Oh I dont know if mine are wrapped inside as I havent opened the boxes. It doesnt matter if they are or not, my lot will jist dive in and rip the paper or just jump for the pressies. Easily pleased hehehe. 

Although Molly is on santas naughty list at the moment for climbing on top of pennys crate, while penny was inside  and grabbing some wrapped up presents for my niece and unwrapping them! :Banghead


----------



## Hanwombat (Sep 5, 2013)

Hope Troy receives his today 

I am hoping to open them Christmas Day morning but I have got a rather busy day and sadly the dogs have to stay at home whilst I go to my OH's grandparents for the day  Luckily they're only a 5 minute drive away so I will be popping back a few times to see the doggies - they'll be going for a long walk in the woods though at about 7am on xmas day morning 
So hoping to get photos up Xmas day evening - I am going to let them open them seperately as if not I could see arguments infolding, especially if they open up a toy and they both want it  I can see me having to open Bigbys presents though - he isn't the sharpest of tools


----------



## Picklelily (Jan 2, 2013)

Fingers and paws crossed for the final parcel arriving.


----------



## Lauren5159 (May 28, 2013)

It'll be Christmas morning for us too  

It's only me and my sister here this Christmas so it'll give us something super fun to take part in on Christmas morning  

3 sleeps!!!!!!!!!!!!!!!!!!!!!!!


----------



## AllthingsRodent (Dec 13, 2013)

Christmas morning for Mr Barney


----------



## Amelia66 (Feb 15, 2011)

Our might be done early due to travelling but pics will be on christmas eve


----------



## Doggiedelight (Jan 27, 2015)

The pooches will be having their ss presents at the same time as we open ours on christmas morning, sat on the floor near the tree  we always make sure all cats are in as well (cat flap locked night before) so that that the whole family can be brought into the room on christmas morning! Me & hubby and 4 cats and 4 dogs! The cats munch on weebox sticks (their favourite treat) while the dogs eat whatever theyve got hehe


----------



## Rosie64 (Feb 27, 2014)

Does any one know if Troys parcel has arrived yet ??? I do hope so time is running out fast


----------



## Apollo2012 (Jun 10, 2013)

Rosie64 said:


> Does any one know if Troys parcel has arrived yet ??? I do hope so time is running out fast


I was wondering the same


----------



## Westie Mum (Feb 5, 2015)

@Fluffster - have you heard from @WhippetyAmey today ?


----------



## Fluffster (Aug 26, 2013)

Westie Mum said:


> @Fluffster - have you heard from @WhippetyAmey today ?

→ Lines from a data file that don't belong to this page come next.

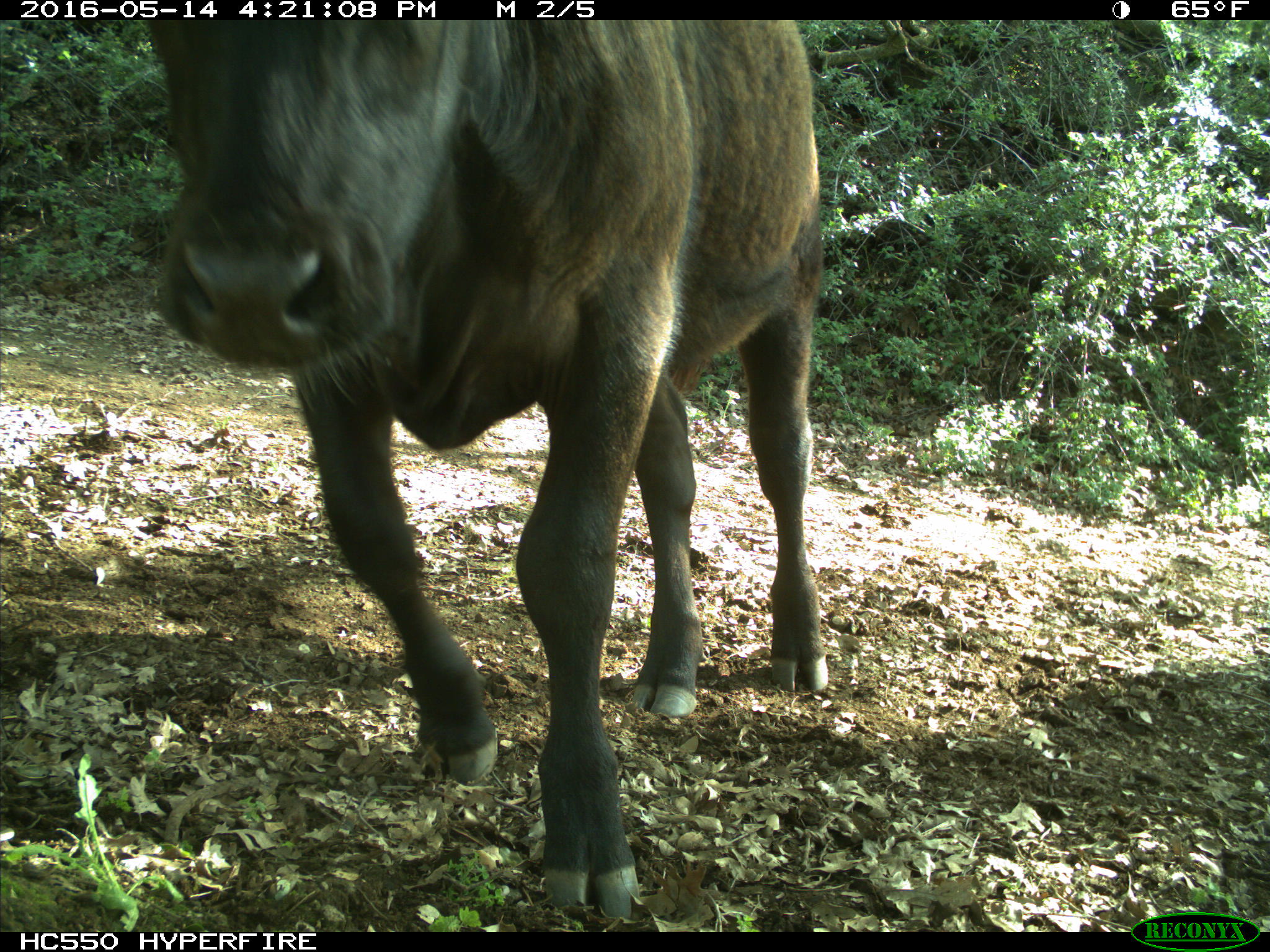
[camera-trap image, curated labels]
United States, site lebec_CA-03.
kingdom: Animalia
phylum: Chordata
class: Mammalia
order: Artiodactyla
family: Bovidae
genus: Bos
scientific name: Bos taurus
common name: domestic cow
Bos taurus (domestic cow).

I've sent her a message on FB to see if her parcel arrived today! I'll report back


----------



## Westie Mum (Feb 5, 2015)

Fluffster said:


> I've sent her a message on FB to see if her parcel arrived today! I'll report back


Fingers and toes crossed !! Thank you


----------



## Shihtzu_lover (Dec 20, 2015)

Secret santas are so much fun im doing dogforum one and i couldnt believe my parcel only reached the ss i was assigned to today was so worried i was going out my mind with worry. i love watching these threads though!


----------



## Doggiedelight (Jan 27, 2015)

So has the last parcel arrived? Has everyone posted photos to get us in the festive mood for the next couple of days  im so excited!!


----------



## JenKyzer (Jun 25, 2013)

Any news?


----------



## Meezey (Jan 29, 2013)

JenSteWillow said:


> Any news?


Won't know till tonight.


----------



## WhippetyAmey (Mar 4, 2012)

Just got home - sorry been out all day. 

Nothing still...... if it is just stuck in the post I am sure it will arrive!! You are all way more concerned than me, who is just going with the flow!


----------



## Rott lover (Jan 2, 2015)

WhippetyAmey said:


> Just got home - sorry been out all day.
> 
> Nothing still...... if it is just stuck in the post I am sure it will arrive!! You are all way more concerned than me, who is just going with the flow!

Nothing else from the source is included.